Hi! Could you please explain mathematically how backprop is done in Resnet? To be honest, from the content of the course I didn’t understand how backprop skips the layers and how gradients are calculated mathematically. I’ll appreciate your help!
It’s an interesting question, but it is not covered at all in the course material. Note that by this time in the course, we are doing everything using TensorFlow and Keras. One of the advantages of TF is that it handles the training and backpropagation automatically for us and we only have to specify what the forward propagation flow is and what optimization method to use and they take care of the rest for us “under the covers”. In the case of any network architecture with “skip” connections, the computational graph is more complicated: there are now nodes in the graph that have two outputs and others with two inputs. So each forward connection between two nodes is a function and it has a derivative, which is computed by doing finite differences as you are running forward propagation. Then during back prop it applies the computed gradients. So at the node which sprouts the skip connection and the “straight through” connection, you’ll have two outputs during forward prop and two inputs during back prop. Presumably they either add or average the gradients when they apply them to the originating node.

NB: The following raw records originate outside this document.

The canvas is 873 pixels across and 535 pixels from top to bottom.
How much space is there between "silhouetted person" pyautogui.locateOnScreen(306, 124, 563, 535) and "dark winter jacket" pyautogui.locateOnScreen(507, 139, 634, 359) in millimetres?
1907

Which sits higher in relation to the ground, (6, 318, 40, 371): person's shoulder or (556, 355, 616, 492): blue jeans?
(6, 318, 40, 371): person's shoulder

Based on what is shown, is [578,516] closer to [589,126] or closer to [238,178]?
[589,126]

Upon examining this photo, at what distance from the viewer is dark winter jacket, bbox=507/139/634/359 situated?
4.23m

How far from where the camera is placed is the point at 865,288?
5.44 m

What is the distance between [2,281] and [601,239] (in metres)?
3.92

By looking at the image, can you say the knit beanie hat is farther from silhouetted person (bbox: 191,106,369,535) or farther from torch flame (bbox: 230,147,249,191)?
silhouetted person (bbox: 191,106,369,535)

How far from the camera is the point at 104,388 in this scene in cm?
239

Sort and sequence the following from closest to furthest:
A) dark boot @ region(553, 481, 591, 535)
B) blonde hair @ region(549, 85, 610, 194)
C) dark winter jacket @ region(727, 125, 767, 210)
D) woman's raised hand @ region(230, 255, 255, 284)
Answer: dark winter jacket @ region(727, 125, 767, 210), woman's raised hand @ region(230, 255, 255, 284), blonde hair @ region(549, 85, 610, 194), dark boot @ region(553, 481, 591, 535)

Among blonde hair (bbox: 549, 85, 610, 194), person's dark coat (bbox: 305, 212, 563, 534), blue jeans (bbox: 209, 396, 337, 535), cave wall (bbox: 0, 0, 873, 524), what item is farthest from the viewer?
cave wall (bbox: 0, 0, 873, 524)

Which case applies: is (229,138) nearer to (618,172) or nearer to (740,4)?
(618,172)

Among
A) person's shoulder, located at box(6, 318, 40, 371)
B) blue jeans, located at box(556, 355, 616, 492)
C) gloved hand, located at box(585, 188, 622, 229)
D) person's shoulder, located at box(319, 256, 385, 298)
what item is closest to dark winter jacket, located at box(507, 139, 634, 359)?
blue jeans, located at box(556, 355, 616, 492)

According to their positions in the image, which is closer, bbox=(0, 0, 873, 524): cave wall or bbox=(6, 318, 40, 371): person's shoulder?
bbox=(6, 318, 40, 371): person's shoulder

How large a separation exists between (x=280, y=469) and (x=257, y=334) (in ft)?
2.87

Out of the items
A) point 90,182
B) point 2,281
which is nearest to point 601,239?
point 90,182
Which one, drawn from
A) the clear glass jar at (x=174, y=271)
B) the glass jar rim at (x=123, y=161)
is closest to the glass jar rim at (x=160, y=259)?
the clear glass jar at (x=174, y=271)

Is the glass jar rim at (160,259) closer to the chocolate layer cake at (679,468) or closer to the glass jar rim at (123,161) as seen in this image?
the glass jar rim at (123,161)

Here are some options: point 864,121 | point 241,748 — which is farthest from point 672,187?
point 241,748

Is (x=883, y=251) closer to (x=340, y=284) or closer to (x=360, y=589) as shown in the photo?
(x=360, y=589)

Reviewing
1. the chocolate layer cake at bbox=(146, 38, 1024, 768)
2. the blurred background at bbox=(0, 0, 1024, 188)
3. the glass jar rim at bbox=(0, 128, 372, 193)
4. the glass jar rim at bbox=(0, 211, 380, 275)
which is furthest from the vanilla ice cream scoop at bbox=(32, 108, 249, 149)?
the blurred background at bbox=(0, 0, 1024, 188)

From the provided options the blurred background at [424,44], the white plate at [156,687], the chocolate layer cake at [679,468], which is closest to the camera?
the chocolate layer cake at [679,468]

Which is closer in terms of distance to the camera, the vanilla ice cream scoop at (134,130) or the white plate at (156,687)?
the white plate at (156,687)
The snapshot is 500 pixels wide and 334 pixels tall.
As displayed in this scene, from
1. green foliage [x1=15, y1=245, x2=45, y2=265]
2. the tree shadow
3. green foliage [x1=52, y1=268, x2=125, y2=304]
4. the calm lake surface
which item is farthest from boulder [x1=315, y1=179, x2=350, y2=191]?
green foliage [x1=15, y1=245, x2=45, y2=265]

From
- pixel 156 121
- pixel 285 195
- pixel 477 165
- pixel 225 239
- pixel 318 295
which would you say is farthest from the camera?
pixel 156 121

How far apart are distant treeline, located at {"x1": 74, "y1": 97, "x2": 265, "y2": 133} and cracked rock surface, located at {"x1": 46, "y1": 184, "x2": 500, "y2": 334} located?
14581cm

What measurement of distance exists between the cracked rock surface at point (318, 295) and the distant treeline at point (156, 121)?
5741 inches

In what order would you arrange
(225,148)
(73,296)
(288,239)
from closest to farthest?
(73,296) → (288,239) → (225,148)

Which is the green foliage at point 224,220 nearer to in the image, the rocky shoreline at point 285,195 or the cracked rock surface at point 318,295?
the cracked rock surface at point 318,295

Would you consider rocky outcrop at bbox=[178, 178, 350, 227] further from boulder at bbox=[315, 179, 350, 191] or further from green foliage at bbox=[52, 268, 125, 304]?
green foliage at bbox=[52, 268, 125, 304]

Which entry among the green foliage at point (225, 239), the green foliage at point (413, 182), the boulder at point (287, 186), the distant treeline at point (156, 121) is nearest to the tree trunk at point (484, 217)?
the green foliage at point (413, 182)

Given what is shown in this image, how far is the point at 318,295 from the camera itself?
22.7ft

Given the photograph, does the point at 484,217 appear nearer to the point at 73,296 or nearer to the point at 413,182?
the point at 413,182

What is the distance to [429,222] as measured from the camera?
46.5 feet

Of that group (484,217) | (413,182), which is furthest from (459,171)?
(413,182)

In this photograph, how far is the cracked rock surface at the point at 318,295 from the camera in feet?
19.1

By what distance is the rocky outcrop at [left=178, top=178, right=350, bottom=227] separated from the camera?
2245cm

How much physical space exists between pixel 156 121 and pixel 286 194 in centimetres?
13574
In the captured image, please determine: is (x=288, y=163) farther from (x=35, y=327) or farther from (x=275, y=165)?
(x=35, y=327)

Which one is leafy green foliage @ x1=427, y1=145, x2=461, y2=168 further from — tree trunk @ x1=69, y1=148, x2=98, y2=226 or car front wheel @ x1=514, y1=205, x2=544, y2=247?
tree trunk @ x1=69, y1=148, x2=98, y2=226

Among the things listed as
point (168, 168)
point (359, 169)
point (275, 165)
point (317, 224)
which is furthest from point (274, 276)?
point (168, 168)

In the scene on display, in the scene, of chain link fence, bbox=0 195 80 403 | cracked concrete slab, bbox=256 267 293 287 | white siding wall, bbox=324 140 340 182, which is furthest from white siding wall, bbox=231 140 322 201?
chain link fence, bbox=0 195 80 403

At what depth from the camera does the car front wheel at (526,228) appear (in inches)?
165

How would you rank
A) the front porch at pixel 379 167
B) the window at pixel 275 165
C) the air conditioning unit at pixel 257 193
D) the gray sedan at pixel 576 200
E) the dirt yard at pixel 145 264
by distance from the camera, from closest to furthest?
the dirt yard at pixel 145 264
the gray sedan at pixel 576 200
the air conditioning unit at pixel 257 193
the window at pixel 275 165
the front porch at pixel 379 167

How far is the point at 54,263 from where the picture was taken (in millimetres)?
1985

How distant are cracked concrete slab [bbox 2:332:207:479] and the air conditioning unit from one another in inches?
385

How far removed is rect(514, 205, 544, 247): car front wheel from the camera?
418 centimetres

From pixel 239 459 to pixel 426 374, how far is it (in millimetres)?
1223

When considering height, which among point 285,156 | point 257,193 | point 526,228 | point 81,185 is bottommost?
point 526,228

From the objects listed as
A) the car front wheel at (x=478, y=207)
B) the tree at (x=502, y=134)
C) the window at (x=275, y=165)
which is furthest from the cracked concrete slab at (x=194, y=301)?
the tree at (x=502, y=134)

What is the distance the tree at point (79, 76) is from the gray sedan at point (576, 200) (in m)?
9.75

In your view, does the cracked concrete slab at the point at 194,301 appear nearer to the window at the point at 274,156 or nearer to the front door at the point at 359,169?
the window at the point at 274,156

I am just saying the above on general principles. I have not read the ResNet paper. If you want to know more, the two approaches would be to read the ResNet paper and see if they address this point and to look at the gradient tape documentation in TF and see if they say anything about this type of issue.
Hello @Liudmila_Kiseleva,
As Paul suggested, if you google how tensorflow gradient tape calculates gradient, you should be able to find that they do it using the “reverse mode differentiation”. I have read about it before, so I would like to share this article with you about it. The article has an example which also contains a skip connection, and I think you will be happy to see that if Resnet is your concern
Cheers,
Raymond